Demon the Third: The Creature of an Ashen Home

Filed under: demons,Reflections,Tea. Earl Grey. Hot — xisor @ 6:48 pm

Through this summer, I’ve found plenty of time for introspection. Mainly with a feeling of being on the outside looking in, on my own life. Not a sensation of being ‘out of control’, but of not quite having the prolonged, guiding/directional control most folks feel fairly comfortable with.

In that manner, I felt some discomfort. Not an immense amount, mainly because it’s been a rather pleasant summer, but a subtle discomfort, a nagging that things weren’t quite the way they should be. And it’s ruddy annoying, I’ll say, mainly because it seems there’s nothing to be done to rectify it except actually getting on with things. Life is certainly not in a position, for me, where if I’m not doing something I’m somehow ‘dead’. I’ve prided myself for a very long time on the maxim brought to my ken by way of Marcus Aurelias “To think is to live”, which seems pretty reasonable to me.

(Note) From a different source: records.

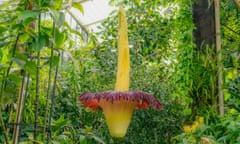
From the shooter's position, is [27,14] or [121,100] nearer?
[27,14]

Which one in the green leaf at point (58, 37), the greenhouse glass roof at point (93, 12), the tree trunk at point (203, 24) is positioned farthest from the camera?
the greenhouse glass roof at point (93, 12)

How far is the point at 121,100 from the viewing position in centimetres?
127

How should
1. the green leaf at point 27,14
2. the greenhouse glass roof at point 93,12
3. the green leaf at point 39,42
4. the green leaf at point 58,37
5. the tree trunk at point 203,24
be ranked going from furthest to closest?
the greenhouse glass roof at point 93,12
the tree trunk at point 203,24
the green leaf at point 58,37
the green leaf at point 39,42
the green leaf at point 27,14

The trouble is that, though thinking is al well and good, it would seem that being able to sustain longer, focussed and organised periods of thoughts is something I’m yearning after and which, for the past … well, recent history, it’s something that’s generally been escaping me. I can think well enough to hop from A to B to C, but all the way to Z without touching down in the middle? No, I’ve not done that.

The thing is, I’ve not tried either. Which leads me to the simple case that to really have the perspective I’m mooching after, I need some metric by which to measure success.